- _EXTRAIT DU DOCUMENT_:
Vous en avez fait de même pour les méditations de notre R. P. provincial et pour
d'autres livres. Pareil ornement amuse le lecteur, attire l'acheteur, embellit
le livre et n'augmente guère le prix. D'ailleurs, selon nous, il n'y aurait pas
d'inconvénient à voir s'élever quelque peu le prix du nôtre qui est assez bas.
Je sais que Rubens, avec son talent divin, trouverait [114] quelque chose pour mettre là qui conviendrait et à ma poésie et à l'ordre dont
je fais partie et à la religion.
Veuillez lui présenter mon très humble salut. Et vous aussi, mon très
cher Moretus, je vous salue comme le plus dévoué de vos amis et votre
serviteur en Jésus-Christ.
Bernard Bauhusius.
Louvain le 1r août (1617).
CLVII BERNARD BAUHUSIUS A BALTHASAR MORETUS.(12
octobre 1617.)
Vir Ornatissime Amicissime Morete.
Coram etiam de frontispicio agemus; explicabo clare quid velim fieri (nam
Reverendo Patri Vice-provinciali placet pulcram aliquam libro frontem praeponi).
Excogitavi Parnassum sacrum, Musas, Mnemosynem, Apollinem, omnia sacra
Raptim Lovanio
12 8bris(1617).
Bernardus Bauhusius.
Bernardus Bauhusius.
Original aux Archives du Musée Plantin-Moretus. Lettres reçues, Registre LXXVI,
p. 497.
TRADUCTION.BERNARD BAUHUSIUS A BALTHASAR
MORETUS.
Cher Monsieur Moretus.
Parlons d'abord du frontispice; je vous expliquerai clairement ce que je désire
(car le R. P. Vice-provincial veut qu'une belle gravure soit placée en tête du
livre). J'ai pensé au Parnasse sacré avec les Muses, Mnémosyne, Apollon et tout
l'appareil sacré
En hâte à Louvain 12 8bre(1617).
Bernard Bauhusius.
Bernard Bauhusius.
COMMENTAIRE.
Bernard van Bauhuysen ou Bauhusius naquit à Anvers en 1575 et y mourut le 25
novembre 1619. Il entra, à l'âge de seize ans, dans la Compagnie [115] (1 août-12 octobre 1617.) de Jésus,
fut professeur à Bruges, prêcha longtemps et avec distinction à Louvain et dans
d'autres villes, publia un recueil d'épigrammes latines et un recueil de
cantiques en flamand.

- _DONNÉES FOURNIES_:
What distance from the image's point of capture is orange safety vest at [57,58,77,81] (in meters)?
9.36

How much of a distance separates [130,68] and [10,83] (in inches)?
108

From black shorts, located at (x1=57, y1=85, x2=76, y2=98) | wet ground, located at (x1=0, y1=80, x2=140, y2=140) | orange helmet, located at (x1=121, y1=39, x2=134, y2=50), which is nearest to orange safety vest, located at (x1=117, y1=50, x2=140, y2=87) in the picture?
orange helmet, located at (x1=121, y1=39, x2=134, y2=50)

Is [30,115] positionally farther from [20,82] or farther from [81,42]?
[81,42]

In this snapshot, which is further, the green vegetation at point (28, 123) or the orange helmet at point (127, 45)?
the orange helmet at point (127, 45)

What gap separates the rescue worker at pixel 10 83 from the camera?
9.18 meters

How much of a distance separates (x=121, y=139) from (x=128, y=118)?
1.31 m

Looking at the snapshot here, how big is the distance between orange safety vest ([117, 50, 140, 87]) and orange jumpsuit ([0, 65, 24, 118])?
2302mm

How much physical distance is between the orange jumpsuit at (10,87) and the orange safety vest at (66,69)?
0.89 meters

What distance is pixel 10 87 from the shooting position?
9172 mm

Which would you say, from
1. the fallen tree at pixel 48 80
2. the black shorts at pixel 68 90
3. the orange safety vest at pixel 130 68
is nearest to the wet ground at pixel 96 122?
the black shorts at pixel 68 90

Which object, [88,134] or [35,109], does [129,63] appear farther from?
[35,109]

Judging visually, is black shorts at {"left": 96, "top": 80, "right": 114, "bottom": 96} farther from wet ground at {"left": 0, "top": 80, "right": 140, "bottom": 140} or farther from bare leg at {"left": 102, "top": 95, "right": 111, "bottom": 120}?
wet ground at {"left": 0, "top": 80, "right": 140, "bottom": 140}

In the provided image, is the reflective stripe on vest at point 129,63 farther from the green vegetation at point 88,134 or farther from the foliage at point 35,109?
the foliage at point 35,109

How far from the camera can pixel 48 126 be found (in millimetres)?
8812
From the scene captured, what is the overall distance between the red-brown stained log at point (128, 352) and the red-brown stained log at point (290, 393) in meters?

- _TRAVAIL DEMANDÉ_:
a. Restituez tel quel le passage de l'extrait du document qui va de "Veuillez lui présenter" à "serviteur en Jésus-Christ.".
b. D'après l'extrait du document, dans quelle ville Bernard Bauhusius est-il né ?

- _RÉPONSES AUX CONSIGNES_:
a.
Veuillez lui présenter mon très humble salut. Et vous aussi, mon très
cher Moretus, je vous salue comme le plus dévoué de vos amis et votre
serviteur en Jésus-Christ.

b. À Anvers.